WHAT THE TASK REQUIRES: Your response should contain every line from the data below that holds the string "name".

[[ RECORDS TO PROCESS open ]]

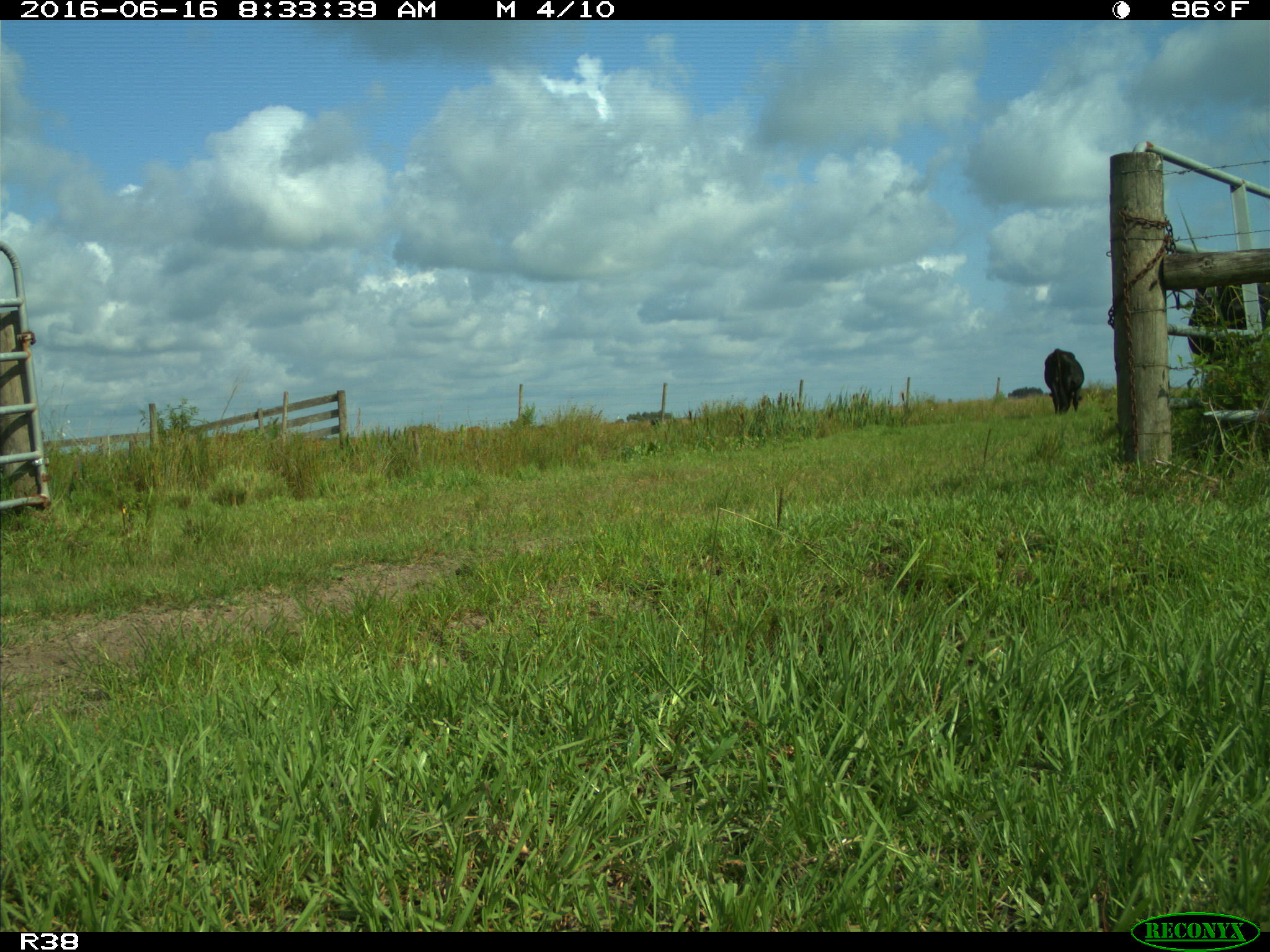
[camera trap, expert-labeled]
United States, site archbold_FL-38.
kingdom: Animalia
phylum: Chordata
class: Mammalia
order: Artiodactyla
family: Bovidae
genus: Bos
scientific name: Bos taurus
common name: domestic cow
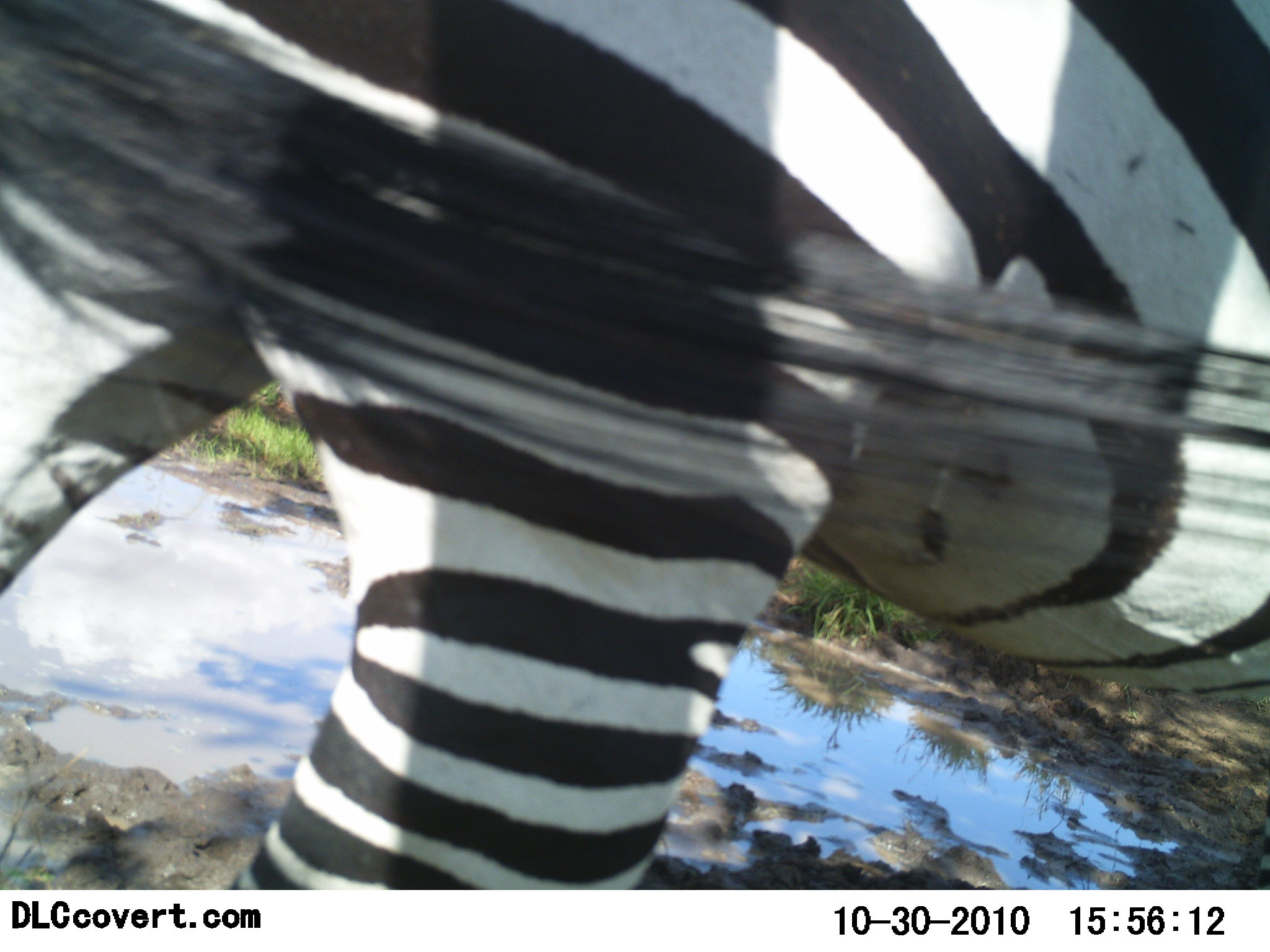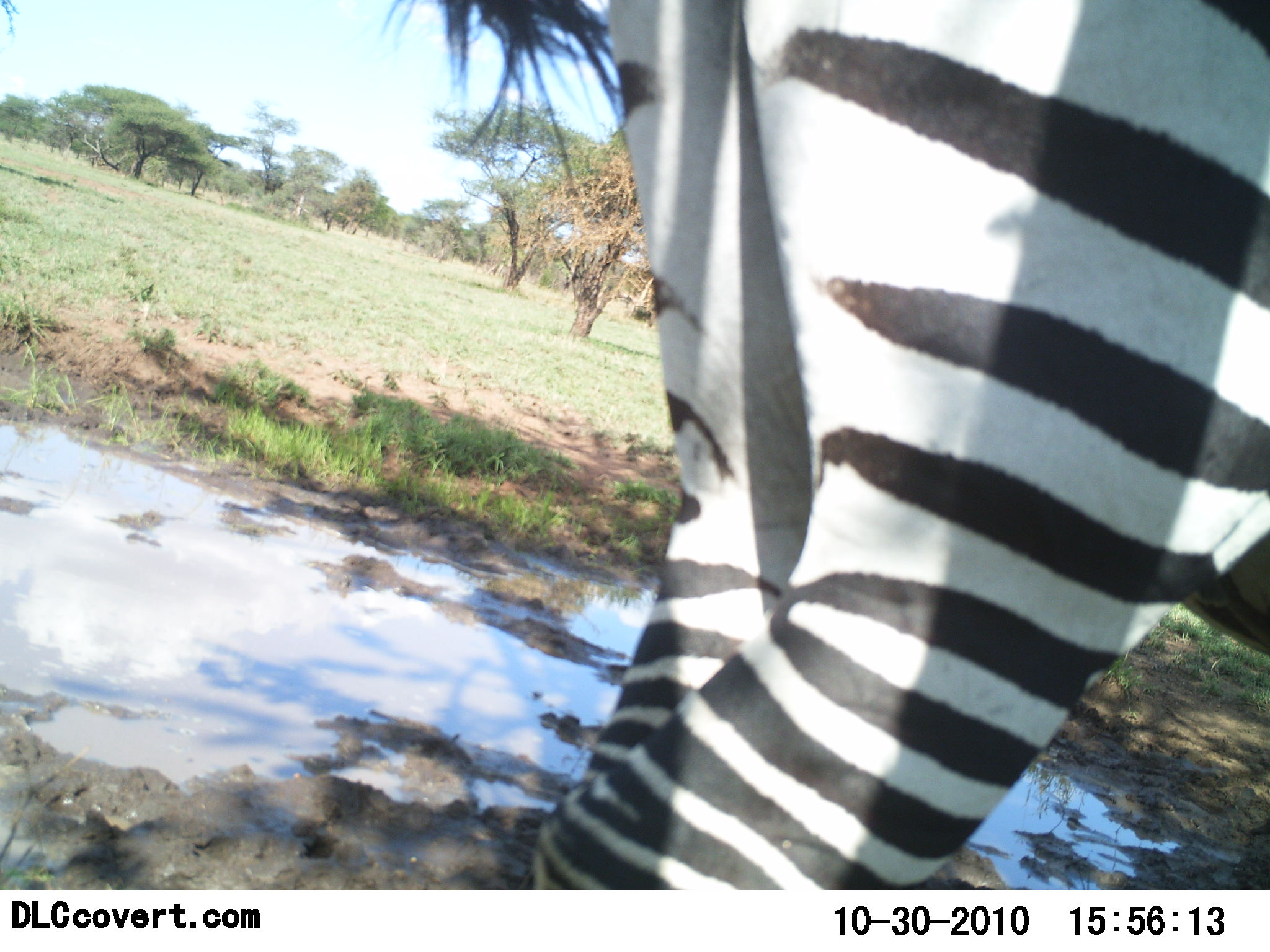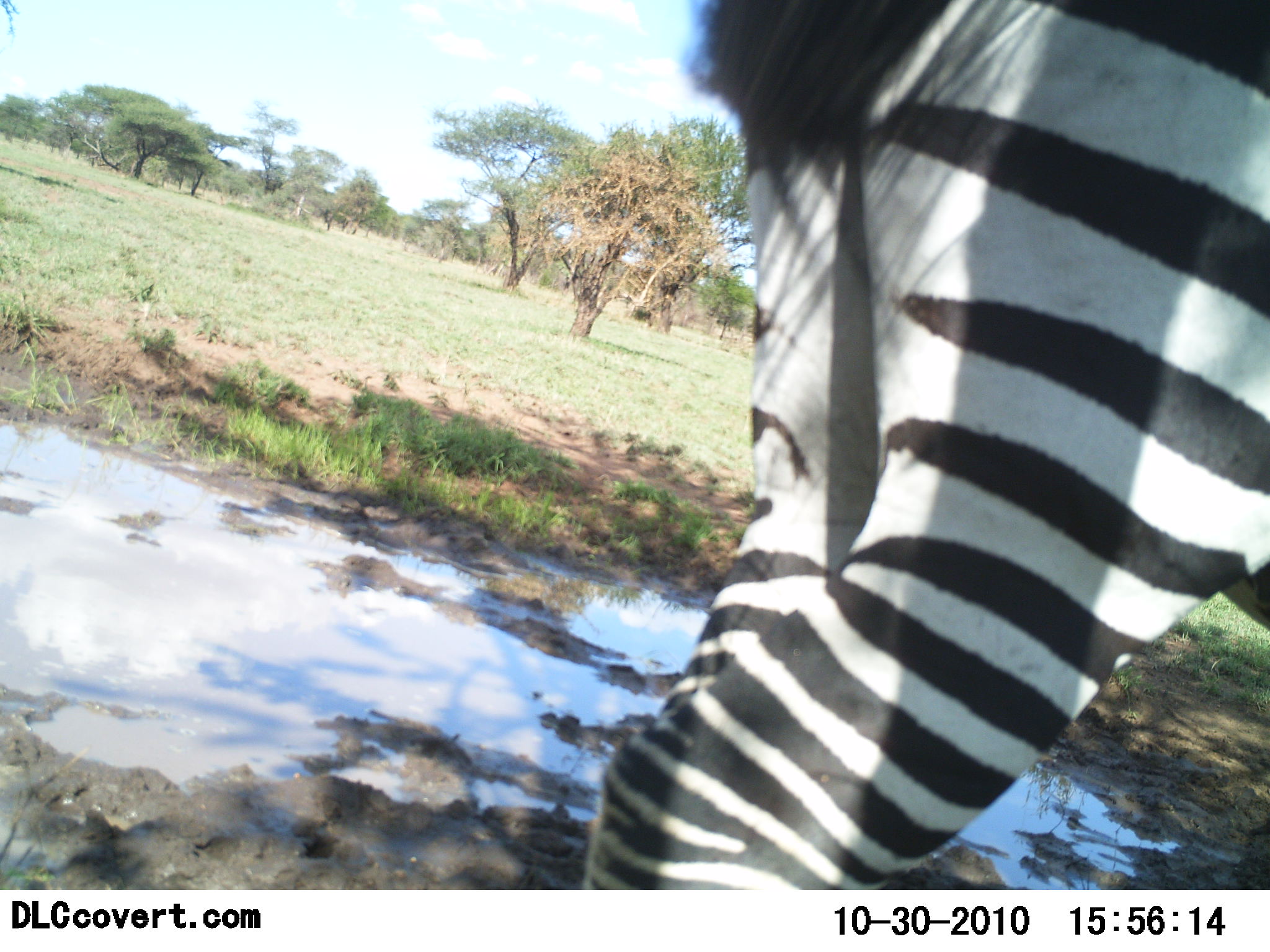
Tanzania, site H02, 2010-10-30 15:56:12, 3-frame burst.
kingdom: Animalia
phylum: Chordata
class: Mammalia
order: Perissodactyla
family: Equidae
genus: Equus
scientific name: Equus quagga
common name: plains zebra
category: zebra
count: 1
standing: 38%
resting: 0%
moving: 62%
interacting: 0%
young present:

[[ RECORDS TO PROCESS closed ]]

SOLUTION FOR THIS TASK:
scientific name: Bos taurus
common name: domestic cow
scientific name: Equus quagga
common name: plains zebra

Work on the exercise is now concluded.